Dies ist wirklich der erste Monitor wo die Verarbeitung bzw. der Qualitätstest von Asus scheinbar völlig versagt.


----------



## Gnilmmek (26. März 2016)

Hey, hab heute auch einen pg279q von der handelsfabrik köln erhalten, alles ok... auch die ecken usw.... aber leider einen pixelfehler in der mitte, was tun? behalten oder zurück schicken? man erkennt den fehler nur auf weißen flächen^^


----------



## Leitwolf200 (27. März 2016)

Würde garnix mehr von Asus kaufen schon allein das se hier nichts mit den PG in Angriff nehmen aber in anderen Ländern sich den Arsch aufreißen das die kontrollen besser werden.
Das ne Frechheit aber mit den dummen Deutschen kann mans ja würde sowas nicht Unterstützen.

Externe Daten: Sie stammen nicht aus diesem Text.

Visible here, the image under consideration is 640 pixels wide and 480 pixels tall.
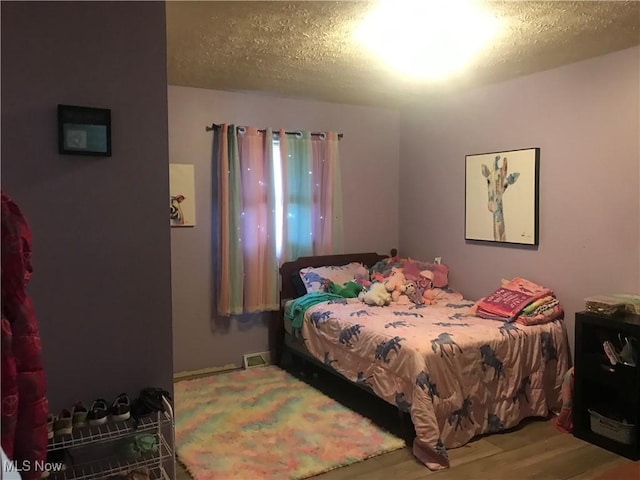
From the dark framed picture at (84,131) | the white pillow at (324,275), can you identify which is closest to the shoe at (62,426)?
the dark framed picture at (84,131)

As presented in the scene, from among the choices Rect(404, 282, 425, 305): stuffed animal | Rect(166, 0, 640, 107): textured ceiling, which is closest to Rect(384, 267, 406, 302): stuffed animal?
Rect(404, 282, 425, 305): stuffed animal

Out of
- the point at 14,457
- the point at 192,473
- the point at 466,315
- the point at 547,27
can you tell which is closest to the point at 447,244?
the point at 466,315

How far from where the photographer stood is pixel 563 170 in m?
3.61

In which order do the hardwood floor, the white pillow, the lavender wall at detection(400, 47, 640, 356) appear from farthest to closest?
the white pillow < the lavender wall at detection(400, 47, 640, 356) < the hardwood floor

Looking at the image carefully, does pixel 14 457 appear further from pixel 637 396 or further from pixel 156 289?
pixel 637 396

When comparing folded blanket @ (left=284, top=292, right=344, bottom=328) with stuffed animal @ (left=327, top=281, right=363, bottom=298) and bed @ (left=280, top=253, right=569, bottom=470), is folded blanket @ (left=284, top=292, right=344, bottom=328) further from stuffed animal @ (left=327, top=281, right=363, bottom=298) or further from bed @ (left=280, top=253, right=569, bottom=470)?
bed @ (left=280, top=253, right=569, bottom=470)

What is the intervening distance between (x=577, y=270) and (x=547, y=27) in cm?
163

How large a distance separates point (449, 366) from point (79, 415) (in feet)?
6.36

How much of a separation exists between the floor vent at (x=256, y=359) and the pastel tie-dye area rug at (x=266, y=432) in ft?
1.34

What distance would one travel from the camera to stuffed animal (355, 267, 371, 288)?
14.5ft

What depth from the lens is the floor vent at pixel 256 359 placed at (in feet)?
14.7

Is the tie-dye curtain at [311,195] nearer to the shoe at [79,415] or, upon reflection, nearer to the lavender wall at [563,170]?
the lavender wall at [563,170]

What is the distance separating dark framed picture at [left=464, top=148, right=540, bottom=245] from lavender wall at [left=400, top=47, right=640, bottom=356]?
0.23ft

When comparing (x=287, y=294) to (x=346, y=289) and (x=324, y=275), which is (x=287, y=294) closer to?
(x=324, y=275)
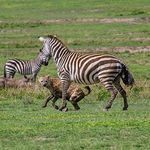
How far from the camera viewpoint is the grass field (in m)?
10.3

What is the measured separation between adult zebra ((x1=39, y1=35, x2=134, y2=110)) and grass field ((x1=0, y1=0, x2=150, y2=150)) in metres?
0.61

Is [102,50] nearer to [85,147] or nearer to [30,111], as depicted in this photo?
[30,111]

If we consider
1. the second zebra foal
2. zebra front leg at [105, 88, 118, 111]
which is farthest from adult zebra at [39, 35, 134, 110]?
the second zebra foal

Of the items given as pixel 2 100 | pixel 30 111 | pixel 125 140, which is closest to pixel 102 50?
pixel 2 100

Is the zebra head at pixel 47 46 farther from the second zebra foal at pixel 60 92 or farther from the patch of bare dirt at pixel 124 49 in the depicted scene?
the patch of bare dirt at pixel 124 49

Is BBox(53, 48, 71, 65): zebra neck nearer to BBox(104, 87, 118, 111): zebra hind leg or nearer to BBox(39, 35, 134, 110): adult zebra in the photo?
BBox(39, 35, 134, 110): adult zebra

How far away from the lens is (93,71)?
1502 centimetres

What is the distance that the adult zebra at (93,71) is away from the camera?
Answer: 48.5ft

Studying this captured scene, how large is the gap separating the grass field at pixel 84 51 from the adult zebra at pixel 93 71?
0.61m

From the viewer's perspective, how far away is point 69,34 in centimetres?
3897

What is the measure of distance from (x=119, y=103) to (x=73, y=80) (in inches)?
78.5

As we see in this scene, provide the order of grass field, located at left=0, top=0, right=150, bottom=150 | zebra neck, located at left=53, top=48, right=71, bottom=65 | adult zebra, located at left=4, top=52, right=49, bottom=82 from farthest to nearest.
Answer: adult zebra, located at left=4, top=52, right=49, bottom=82 → zebra neck, located at left=53, top=48, right=71, bottom=65 → grass field, located at left=0, top=0, right=150, bottom=150

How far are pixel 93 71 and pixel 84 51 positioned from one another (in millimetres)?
17008

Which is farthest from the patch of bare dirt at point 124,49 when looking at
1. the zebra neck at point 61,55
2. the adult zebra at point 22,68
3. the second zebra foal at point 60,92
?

Zumal das BLB/Glow grausig ist im ersten Post dürfte überall wo es bissel dunkler ist schön auffallen.


----------



## HisN (27. März 2016)

Koradhil schrieb:


> Dieser Inhalt steht nur eingeloggten Mitgliedern zur Verfügung.



Krass. Muss man damit heutzutage wirklich leben?


----------



## Koradhil (27. März 2016)

HisN schrieb:


> Krass. Muss man damit heutzutage wirklich leben?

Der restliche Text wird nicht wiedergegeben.